To do: Retype all of the records precisely.
┌─ Material to process
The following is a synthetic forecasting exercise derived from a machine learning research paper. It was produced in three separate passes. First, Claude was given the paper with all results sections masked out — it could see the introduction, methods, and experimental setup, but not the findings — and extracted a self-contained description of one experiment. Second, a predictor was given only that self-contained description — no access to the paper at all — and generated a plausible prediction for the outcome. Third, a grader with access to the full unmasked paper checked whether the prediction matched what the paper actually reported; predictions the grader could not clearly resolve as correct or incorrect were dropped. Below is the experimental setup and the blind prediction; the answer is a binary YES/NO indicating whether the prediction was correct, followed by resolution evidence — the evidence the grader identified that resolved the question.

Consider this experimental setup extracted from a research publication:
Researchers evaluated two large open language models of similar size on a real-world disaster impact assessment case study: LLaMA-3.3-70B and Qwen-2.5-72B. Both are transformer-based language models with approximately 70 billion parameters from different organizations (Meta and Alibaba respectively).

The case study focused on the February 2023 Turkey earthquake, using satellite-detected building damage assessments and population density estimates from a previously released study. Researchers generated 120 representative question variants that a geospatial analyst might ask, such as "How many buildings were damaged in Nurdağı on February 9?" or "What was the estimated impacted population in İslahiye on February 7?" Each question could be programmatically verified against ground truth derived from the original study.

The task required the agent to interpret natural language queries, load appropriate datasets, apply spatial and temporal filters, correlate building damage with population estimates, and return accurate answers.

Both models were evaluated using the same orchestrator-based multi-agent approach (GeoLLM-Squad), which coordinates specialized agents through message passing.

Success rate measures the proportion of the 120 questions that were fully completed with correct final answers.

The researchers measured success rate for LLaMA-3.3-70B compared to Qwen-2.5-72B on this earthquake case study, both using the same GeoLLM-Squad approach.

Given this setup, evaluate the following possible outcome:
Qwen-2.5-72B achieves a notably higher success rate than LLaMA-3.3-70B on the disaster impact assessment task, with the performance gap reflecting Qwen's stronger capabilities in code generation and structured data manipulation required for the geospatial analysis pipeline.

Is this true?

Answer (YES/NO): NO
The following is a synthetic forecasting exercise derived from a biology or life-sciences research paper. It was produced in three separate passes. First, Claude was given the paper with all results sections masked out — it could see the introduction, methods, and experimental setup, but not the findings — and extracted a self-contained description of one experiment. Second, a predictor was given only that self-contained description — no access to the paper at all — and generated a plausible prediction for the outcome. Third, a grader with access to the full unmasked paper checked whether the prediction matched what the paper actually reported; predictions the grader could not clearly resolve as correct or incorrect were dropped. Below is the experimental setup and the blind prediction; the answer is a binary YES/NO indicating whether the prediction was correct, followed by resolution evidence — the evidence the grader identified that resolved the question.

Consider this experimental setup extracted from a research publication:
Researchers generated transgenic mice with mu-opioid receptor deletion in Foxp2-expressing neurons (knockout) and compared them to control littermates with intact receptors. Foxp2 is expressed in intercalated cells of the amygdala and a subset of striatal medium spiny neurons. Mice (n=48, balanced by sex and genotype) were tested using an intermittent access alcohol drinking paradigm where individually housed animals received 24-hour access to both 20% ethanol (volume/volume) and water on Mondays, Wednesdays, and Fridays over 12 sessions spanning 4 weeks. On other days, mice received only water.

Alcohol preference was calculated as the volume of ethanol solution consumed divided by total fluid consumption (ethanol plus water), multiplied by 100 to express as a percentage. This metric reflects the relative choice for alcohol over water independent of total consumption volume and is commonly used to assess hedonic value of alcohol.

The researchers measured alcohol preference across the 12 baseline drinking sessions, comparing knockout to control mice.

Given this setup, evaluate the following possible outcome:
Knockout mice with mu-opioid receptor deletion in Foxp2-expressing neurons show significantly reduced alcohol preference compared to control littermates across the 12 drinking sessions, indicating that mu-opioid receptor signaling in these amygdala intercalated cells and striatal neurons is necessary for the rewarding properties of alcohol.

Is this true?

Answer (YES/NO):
└─
Exercise result:
The following is a synthetic forecasting exercise derived from a machine learning research paper. It was produced in three separate passes. First, Claude was given the paper with all results sections masked out — it could see the introduction, methods, and experimental setup, but not the findings — and extracted a self-contained description of one experiment. Second, a predictor was given only that self-contained description — no access to the paper at all — and generated a plausible prediction for the outcome. Third, a grader with access to the full unmasked paper checked whether the prediction matched what the paper actually reported; predictions the grader could not clearly resolve as correct or incorrect were dropped. Below is the experimental setup and the blind prediction; the answer is a binary YES/NO indicating whether the prediction was correct, followed by resolution evidence — the evidence the grader identified that resolved the question.

Consider this experimental setup extracted from a research publication:
Researchers evaluated two large open language models of similar size on a real-world disaster impact assessment case study: LLaMA-3.3-70B and Qwen-2.5-72B. Both are transformer-based language models with approximately 70 billion parameters from different organizations (Meta and Alibaba respectively).

The case study focused on the February 2023 Turkey earthquake, using satellite-detected building damage assessments and population density estimates from a previously released study. Researchers generated 120 representative question variants that a geospatial analyst might ask, such as "How many buildings were damaged in Nurdağı on February 9?" or "What was the estimated impacted population in İslahiye on February 7?" Each question could be programmatically verified against ground truth derived from the original study.

The task required the agent to interpret natural language queries, load appropriate datasets, apply spatial and temporal filters, correlate building damage with population estimates, and return accurate answers.

Both models were evaluated using the same orchestrator-based multi-agent approach (GeoLLM-Squad), which coordinates specialized agents through message passing.

Success rate measures the proportion of the 120 questions that were fully completed with correct final answers.

The researchers measured success rate for LLaMA-3.3-70B compared to Qwen-2.5-72B on this earthquake case study, both using the same GeoLLM-Squad approach.

Given this setup, evaluate the following possible outcome:
Qwen-2.5-72B achieves a notably higher success rate than LLaMA-3.3-70B on the disaster impact assessment task, with the performance gap reflecting Qwen's stronger capabilities in code generation and structured data manipulation required for the geospatial analysis pipeline.

Is this true?

Answer (YES/NO): NO
The following is a synthetic forecasting exercise derived from a biology or life-sciences research paper. It was produced in three separate passes. First, Claude was given the paper with all results sections masked out — it could see the introduction, methods, and experimental setup, but not the findings — and extracted a self-contained description of one experiment. Second, a predictor was given only that self-contained description — no access to the paper at all — and generated a plausible prediction for the outcome. Third, a grader with access to the full unmasked paper checked whether the prediction matched what the paper actually reported; predictions the grader could not clearly resolve as correct or incorrect were dropped. Below is the experimental setup and the blind prediction; the answer is a binary YES/NO indicating whether the prediction was correct, followed by resolution evidence — the evidence the grader identified that resolved the question.

Consider this experimental setup extracted from a research publication:
Researchers generated transgenic mice with mu-opioid receptor deletion in Foxp2-expressing neurons (knockout) and compared them to control littermates with intact receptors. Foxp2 is expressed in intercalated cells of the amygdala and a subset of striatal medium spiny neurons. Mice (n=48, balanced by sex and genotype) were tested using an intermittent access alcohol drinking paradigm where individually housed animals received 24-hour access to both 20% ethanol (volume/volume) and water on Mondays, Wednesdays, and Fridays over 12 sessions spanning 4 weeks. On other days, mice received only water.

Alcohol preference was calculated as the volume of ethanol solution consumed divided by total fluid consumption (ethanol plus water), multiplied by 100 to express as a percentage. This metric reflects the relative choice for alcohol over water independent of total consumption volume and is commonly used to assess hedonic value of alcohol.

The researchers measured alcohol preference across the 12 baseline drinking sessions, comparing knockout to control mice.

Given this setup, evaluate the following possible outcome:
Knockout mice with mu-opioid receptor deletion in Foxp2-expressing neurons show significantly reduced alcohol preference compared to control littermates across the 12 drinking sessions, indicating that mu-opioid receptor signaling in these amygdala intercalated cells and striatal neurons is necessary for the rewarding properties of alcohol.

Is this true?

Answer (YES/NO):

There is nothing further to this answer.